I leave the reservation early, for many reasons. One is my annual confusion about February. I tend to overcompensate for the short week at the end, and this year is no exception. Also, when I decide to leave, the weather across the country is looking pretty horrible, especially on I-40, the only route that makes sense for me to drive. And finally, I've stayed on the reservation about as long as I can. 

I have some conclusions after spending 60 hours or so painting on the reservation, and at least twice that amount of time thinking about it. 

The area evokes strong feelings in me, that's clear. And whether those feelings are positive or negative, or somewhere in between, the fact remains that they are surprisingly strong in me, surprisingly deeply rooted. 

I seem to know the sky. And while that might sound flippy and out there, it's the best way I can say it. I have no hesitation painting the sky ever. I don't think, I don't wonder, I don't question. I paint the sky unhesitatingly, in every pieces. 

The big rocks, I know almost as well, though these do take some thought, some guessing, some trial and error. I get the colors easily, again, unerringly, unhesitatingly. It's the massive, muscled, monumental qualities that take work on my part.
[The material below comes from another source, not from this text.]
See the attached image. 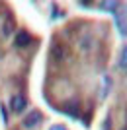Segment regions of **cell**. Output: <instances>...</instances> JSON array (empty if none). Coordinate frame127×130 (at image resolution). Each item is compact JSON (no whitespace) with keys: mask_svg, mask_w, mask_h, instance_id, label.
Listing matches in <instances>:
<instances>
[{"mask_svg":"<svg viewBox=\"0 0 127 130\" xmlns=\"http://www.w3.org/2000/svg\"><path fill=\"white\" fill-rule=\"evenodd\" d=\"M26 107H28V101L24 95H14L10 99V109L14 113H22V111H26Z\"/></svg>","mask_w":127,"mask_h":130,"instance_id":"6da1fadb","label":"cell"},{"mask_svg":"<svg viewBox=\"0 0 127 130\" xmlns=\"http://www.w3.org/2000/svg\"><path fill=\"white\" fill-rule=\"evenodd\" d=\"M41 120H43L41 113H39V111H31V113L26 117V120H24V126H26V128H33V126L41 124Z\"/></svg>","mask_w":127,"mask_h":130,"instance_id":"7a4b0ae2","label":"cell"},{"mask_svg":"<svg viewBox=\"0 0 127 130\" xmlns=\"http://www.w3.org/2000/svg\"><path fill=\"white\" fill-rule=\"evenodd\" d=\"M14 43H16V47L24 49V47H28V45L31 43V37H29V33H28V31H18L16 39H14Z\"/></svg>","mask_w":127,"mask_h":130,"instance_id":"3957f363","label":"cell"},{"mask_svg":"<svg viewBox=\"0 0 127 130\" xmlns=\"http://www.w3.org/2000/svg\"><path fill=\"white\" fill-rule=\"evenodd\" d=\"M116 23L119 27V33L127 35V16L125 14H116Z\"/></svg>","mask_w":127,"mask_h":130,"instance_id":"277c9868","label":"cell"},{"mask_svg":"<svg viewBox=\"0 0 127 130\" xmlns=\"http://www.w3.org/2000/svg\"><path fill=\"white\" fill-rule=\"evenodd\" d=\"M119 68L127 70V45L121 49V54H119Z\"/></svg>","mask_w":127,"mask_h":130,"instance_id":"5b68a950","label":"cell"},{"mask_svg":"<svg viewBox=\"0 0 127 130\" xmlns=\"http://www.w3.org/2000/svg\"><path fill=\"white\" fill-rule=\"evenodd\" d=\"M117 6H119V2H102L100 4V8L102 10H110V12H116Z\"/></svg>","mask_w":127,"mask_h":130,"instance_id":"8992f818","label":"cell"},{"mask_svg":"<svg viewBox=\"0 0 127 130\" xmlns=\"http://www.w3.org/2000/svg\"><path fill=\"white\" fill-rule=\"evenodd\" d=\"M63 54H65V51H63V49H59V47L55 45V47H53V56H55L57 60H61V58H63Z\"/></svg>","mask_w":127,"mask_h":130,"instance_id":"52a82bcc","label":"cell"},{"mask_svg":"<svg viewBox=\"0 0 127 130\" xmlns=\"http://www.w3.org/2000/svg\"><path fill=\"white\" fill-rule=\"evenodd\" d=\"M10 29H12V23L8 22V23L4 25V27H2V33H4V35H10Z\"/></svg>","mask_w":127,"mask_h":130,"instance_id":"ba28073f","label":"cell"},{"mask_svg":"<svg viewBox=\"0 0 127 130\" xmlns=\"http://www.w3.org/2000/svg\"><path fill=\"white\" fill-rule=\"evenodd\" d=\"M49 130H66V126H63V124H53Z\"/></svg>","mask_w":127,"mask_h":130,"instance_id":"9c48e42d","label":"cell"}]
</instances>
But even those come pretty easily, in most of the paintings. 

I can't draw a straight line from my earliest days to these latest ones, but I sense the line, I feel it, and it seems to be true. 

 My painting in the landscape. 

Around the Region

I spend some time at the laundromat before I leave. It's me and a bunch of Navajo grandmothers, and a couple grandchildren. This boy keep pushing the shiny doors on the change machines, until he gets them all swinging back and forth at the same time.
Three people herd this small group of escapees back to their home, 
somewhere along Navajo Route 12. 

There's a pretty cool-looking junkyard beneath this car tower. 

I see these amazing, conical buttes along Navajo Route 12, 
not far from where the little group of cows is being herded. 

Not only am I now an award-winning artist, I am also an internationally known artist. One of my international sponsors lives in Switzerland, and sent me the photos directly above and below, after she saw pictures of the Painted Desert (bottom photo in this stack). The photos she sent are from Cappadocia, Turkey, where she's gone to ski, and to sightsee. Isn't it amazing how much the formations resemble each other? 

Painted Desert

Dog of the Day
This vociferous guy actively defends his car in a parking lot in Amarillo. 
You can just barely see his compatriot, a relatively quiet shepherd-type,
 sitting in the driver's seat, minding his own business.